* Exercise details:
In the album page below, condense the paragraph that begins "Steve Leggett of AllMusic calls" into a bulleted list, keeping each reviewer's main point.

* Document segment:
Compilation album by Various artists
- Released: February 7, 2006
- Recorded: February 1982 – November 1993
- Genre: Grunge
- Length: 64:52
- Label: Livewire
- Producers: Clark Humphrey; Ted Myers;

= Sleepless in Seattle: The Birth of Grunge =

Sleepless in Seattle: The Birth of Grunge is a various artists compilation album released on February 7, 2006, by Livewire Recordings. The album features a sixteen-page booklet of liner notes written by Clark Humphrey that details the history of the Seattle music scene from the mid 80s to early 90s.

==Reception==

Steve Leggett of AllMusic calls Sleepless in Seattle: The Birth of Grunge "a nice set from a fascinating era." David Browne of Entertainment Weekly praised the remastered music and called the album a "compilation of unruly Northwestern hard rock of the '80s and '90s is a valuable reminder that Seattle gave us more than Nirvana." The Louisville Eccentric Observer claimed "what's here is empirical, historical documentation that a movement had been afoot long before Kurt Cobain's sad, snarling blue eyes looked through you."

* Data provided:

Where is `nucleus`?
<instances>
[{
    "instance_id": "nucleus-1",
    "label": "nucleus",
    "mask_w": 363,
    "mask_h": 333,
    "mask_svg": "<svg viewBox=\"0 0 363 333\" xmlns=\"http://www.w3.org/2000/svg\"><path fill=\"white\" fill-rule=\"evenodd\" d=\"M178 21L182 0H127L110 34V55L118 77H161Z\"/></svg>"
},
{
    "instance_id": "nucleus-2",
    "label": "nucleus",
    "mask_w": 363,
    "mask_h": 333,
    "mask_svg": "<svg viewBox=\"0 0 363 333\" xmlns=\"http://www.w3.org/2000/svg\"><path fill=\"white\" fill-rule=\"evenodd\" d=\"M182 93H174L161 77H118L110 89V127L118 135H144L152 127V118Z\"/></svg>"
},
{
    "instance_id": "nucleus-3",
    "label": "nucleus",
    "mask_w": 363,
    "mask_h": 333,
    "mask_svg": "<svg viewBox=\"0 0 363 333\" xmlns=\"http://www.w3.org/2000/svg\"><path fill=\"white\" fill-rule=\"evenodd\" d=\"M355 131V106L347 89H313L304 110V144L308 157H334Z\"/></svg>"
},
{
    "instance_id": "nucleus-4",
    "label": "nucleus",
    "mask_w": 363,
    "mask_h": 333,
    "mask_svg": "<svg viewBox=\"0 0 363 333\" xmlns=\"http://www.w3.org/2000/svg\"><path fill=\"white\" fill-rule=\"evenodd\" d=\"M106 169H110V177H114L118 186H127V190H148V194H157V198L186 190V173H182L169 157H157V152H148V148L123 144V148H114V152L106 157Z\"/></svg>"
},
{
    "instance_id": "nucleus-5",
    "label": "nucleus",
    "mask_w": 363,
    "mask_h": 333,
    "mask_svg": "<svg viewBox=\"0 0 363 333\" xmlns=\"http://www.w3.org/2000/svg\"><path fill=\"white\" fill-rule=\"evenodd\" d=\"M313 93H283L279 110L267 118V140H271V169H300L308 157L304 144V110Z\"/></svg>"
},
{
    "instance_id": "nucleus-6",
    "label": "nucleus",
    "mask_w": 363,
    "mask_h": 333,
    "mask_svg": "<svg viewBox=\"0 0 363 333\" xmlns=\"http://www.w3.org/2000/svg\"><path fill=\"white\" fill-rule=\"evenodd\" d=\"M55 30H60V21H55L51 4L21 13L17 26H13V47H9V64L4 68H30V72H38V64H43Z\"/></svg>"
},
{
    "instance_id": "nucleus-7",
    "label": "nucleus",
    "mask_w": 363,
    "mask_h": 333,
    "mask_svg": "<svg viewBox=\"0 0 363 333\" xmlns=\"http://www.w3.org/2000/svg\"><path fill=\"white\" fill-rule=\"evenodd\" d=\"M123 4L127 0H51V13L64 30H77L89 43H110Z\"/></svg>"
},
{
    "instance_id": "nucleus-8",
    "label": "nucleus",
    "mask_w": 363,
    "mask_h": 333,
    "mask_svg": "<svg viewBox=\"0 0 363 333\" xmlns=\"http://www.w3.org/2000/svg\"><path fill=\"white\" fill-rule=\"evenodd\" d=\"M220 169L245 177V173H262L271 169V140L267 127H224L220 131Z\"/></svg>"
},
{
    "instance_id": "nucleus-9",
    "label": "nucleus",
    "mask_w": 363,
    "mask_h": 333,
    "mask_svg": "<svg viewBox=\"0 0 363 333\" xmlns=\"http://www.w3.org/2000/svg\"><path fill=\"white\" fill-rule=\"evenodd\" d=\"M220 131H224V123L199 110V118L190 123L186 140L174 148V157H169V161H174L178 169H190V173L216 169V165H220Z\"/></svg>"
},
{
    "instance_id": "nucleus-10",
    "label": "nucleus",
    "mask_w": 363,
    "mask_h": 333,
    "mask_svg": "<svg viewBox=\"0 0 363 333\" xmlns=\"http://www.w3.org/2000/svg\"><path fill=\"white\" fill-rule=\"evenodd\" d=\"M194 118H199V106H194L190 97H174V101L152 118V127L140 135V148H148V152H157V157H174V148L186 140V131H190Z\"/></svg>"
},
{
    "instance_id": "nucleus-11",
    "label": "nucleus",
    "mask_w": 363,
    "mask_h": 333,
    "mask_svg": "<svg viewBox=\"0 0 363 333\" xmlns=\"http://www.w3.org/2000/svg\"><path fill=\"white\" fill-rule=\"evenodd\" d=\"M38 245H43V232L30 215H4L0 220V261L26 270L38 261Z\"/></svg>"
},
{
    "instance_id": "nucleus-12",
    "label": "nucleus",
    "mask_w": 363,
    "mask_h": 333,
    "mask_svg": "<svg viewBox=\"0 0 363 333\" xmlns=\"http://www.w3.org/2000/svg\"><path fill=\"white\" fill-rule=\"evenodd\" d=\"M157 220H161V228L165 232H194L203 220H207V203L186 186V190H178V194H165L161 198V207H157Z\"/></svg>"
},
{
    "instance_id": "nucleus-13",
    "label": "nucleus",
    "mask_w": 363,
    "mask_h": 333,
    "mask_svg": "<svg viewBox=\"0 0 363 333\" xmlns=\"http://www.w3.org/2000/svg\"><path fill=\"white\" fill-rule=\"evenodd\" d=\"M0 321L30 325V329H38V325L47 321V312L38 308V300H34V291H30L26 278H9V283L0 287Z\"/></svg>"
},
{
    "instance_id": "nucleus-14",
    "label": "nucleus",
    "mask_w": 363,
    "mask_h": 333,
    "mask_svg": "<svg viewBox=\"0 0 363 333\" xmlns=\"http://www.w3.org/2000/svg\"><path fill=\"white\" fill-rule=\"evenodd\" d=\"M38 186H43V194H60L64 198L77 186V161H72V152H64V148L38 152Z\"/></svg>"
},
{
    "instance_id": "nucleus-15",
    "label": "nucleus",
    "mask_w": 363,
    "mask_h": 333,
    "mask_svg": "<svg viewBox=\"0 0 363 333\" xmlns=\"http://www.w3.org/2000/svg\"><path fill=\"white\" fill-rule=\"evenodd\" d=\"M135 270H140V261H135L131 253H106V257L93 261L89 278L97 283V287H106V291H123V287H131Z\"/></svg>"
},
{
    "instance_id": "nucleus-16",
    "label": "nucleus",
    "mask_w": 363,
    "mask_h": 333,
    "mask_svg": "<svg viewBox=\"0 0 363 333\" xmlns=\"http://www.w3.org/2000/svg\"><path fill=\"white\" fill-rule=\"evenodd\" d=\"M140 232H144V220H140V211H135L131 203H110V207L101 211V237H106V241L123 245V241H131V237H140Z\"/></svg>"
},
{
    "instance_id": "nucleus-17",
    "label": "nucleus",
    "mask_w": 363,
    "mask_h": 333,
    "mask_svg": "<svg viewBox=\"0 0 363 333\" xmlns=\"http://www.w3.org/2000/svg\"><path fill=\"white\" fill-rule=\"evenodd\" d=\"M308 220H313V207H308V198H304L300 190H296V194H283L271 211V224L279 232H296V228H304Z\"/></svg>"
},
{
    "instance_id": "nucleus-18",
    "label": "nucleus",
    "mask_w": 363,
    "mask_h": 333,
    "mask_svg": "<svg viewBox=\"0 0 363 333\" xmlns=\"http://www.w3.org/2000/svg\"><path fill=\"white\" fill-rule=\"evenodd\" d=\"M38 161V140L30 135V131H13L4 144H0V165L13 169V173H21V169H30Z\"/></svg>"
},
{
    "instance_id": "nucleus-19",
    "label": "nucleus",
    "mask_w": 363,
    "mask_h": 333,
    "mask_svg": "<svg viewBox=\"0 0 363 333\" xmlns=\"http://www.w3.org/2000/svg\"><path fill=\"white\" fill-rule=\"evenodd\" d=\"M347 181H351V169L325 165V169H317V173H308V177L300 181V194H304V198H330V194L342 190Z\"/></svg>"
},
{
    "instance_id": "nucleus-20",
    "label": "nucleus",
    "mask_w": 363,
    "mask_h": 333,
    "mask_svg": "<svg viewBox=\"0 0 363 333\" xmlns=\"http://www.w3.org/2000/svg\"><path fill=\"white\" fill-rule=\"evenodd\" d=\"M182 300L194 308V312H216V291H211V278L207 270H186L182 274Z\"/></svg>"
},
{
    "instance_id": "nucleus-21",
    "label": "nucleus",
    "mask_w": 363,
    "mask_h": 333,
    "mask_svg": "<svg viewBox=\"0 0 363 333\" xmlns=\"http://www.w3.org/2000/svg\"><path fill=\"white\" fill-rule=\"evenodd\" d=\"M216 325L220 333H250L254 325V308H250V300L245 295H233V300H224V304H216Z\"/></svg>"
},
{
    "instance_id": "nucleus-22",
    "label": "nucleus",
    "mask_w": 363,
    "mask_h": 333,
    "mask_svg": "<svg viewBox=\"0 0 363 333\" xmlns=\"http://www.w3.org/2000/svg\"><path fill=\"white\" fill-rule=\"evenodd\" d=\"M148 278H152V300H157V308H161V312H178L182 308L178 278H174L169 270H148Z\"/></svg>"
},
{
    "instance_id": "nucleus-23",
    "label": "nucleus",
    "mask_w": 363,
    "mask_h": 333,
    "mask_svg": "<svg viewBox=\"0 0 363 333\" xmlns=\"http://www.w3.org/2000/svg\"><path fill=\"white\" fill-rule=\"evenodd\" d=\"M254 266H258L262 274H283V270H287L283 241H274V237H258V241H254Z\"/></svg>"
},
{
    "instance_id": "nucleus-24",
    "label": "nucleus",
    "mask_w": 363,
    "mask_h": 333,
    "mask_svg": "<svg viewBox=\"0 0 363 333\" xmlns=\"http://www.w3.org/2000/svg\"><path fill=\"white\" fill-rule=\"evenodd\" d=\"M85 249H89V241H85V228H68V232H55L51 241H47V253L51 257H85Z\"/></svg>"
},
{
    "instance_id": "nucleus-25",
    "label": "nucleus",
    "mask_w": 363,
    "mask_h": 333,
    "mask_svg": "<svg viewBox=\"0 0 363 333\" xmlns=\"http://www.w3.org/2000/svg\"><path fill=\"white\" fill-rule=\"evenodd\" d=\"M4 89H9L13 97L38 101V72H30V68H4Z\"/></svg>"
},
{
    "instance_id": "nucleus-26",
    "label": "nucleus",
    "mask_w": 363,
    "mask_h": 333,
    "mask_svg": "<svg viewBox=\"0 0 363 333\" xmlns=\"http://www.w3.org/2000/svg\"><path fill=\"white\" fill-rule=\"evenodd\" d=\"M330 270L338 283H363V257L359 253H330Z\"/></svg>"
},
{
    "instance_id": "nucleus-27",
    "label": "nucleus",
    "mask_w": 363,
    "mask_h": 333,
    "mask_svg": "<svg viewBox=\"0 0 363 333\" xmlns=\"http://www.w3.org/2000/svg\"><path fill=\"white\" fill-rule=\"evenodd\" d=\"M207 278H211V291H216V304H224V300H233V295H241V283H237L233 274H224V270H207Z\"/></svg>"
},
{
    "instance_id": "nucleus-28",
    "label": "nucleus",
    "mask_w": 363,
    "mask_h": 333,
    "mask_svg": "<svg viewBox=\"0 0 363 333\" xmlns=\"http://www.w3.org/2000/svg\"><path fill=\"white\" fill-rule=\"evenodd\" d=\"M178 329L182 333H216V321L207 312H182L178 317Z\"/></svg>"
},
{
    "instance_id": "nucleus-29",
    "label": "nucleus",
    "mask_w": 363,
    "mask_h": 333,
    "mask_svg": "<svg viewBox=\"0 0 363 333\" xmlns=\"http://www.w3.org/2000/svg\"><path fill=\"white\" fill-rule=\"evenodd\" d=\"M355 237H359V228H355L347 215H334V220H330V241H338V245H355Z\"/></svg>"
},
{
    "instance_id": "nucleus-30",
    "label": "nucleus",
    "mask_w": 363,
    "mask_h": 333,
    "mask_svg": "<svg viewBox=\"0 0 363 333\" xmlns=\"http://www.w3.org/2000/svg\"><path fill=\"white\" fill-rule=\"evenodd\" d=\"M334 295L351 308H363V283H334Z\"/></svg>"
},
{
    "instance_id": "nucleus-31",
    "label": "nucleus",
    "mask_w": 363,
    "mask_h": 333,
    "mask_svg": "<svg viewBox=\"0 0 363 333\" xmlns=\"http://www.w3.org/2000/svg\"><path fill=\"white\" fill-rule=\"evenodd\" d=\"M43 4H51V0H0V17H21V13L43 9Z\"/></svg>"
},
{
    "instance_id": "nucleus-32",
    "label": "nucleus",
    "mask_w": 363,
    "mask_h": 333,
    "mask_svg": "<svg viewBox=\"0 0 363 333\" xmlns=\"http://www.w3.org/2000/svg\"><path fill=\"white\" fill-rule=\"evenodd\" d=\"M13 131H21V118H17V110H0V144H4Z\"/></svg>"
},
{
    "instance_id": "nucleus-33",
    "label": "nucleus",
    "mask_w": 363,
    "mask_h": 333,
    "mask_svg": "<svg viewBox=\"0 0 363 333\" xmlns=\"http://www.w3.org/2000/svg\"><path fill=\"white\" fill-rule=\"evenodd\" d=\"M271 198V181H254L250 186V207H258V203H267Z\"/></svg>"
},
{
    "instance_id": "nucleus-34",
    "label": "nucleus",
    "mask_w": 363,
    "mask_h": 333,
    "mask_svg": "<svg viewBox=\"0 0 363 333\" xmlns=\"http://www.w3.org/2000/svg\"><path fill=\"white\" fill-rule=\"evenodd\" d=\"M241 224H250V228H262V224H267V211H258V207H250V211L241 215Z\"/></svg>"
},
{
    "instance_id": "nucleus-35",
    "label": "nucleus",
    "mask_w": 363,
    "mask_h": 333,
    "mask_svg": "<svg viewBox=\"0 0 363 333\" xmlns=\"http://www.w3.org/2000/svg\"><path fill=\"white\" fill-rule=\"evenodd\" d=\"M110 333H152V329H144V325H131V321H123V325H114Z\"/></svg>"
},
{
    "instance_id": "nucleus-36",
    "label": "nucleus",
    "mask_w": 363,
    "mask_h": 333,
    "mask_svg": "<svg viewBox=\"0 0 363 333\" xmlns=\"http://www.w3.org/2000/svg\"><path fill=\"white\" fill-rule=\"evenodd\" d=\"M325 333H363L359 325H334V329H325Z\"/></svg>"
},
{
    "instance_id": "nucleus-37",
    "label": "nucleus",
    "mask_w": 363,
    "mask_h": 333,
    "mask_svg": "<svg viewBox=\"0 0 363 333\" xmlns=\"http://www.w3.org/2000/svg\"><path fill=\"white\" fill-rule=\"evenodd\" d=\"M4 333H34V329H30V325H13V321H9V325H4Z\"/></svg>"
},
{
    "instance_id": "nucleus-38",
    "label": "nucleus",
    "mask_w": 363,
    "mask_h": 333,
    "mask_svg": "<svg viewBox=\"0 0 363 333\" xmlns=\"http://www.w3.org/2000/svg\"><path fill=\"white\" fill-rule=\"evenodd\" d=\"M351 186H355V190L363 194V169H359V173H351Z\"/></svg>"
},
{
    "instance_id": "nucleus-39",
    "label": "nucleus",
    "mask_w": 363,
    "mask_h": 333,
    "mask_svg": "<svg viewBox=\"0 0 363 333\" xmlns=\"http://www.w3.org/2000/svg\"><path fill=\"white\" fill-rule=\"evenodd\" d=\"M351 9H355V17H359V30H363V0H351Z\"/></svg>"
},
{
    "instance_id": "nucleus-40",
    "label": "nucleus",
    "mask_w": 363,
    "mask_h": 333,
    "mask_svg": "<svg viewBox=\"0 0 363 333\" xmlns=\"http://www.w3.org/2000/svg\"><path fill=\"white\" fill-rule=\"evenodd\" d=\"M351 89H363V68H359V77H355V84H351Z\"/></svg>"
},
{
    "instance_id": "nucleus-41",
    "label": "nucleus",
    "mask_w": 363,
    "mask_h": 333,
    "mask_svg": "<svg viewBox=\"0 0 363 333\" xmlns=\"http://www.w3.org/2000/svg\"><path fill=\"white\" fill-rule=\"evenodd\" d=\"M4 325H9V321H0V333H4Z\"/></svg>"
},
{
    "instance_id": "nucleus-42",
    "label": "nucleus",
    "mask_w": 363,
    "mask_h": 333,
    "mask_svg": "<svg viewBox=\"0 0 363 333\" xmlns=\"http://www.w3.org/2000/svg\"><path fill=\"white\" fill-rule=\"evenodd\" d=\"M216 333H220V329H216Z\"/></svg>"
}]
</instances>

* Response to this exercise:
- Steve Leggett (AllMusic): called the compilation "a nice set from a fascinating era."
- David Browne (Entertainment Weekly): praised the remastered music and said the collection of unruly '80s and '90s Northwestern hard rock shows that Seattle offered more than Nirvana.
- The Louisville Eccentric Observer: said the album documents that a movement existed well before Kurt Cobain.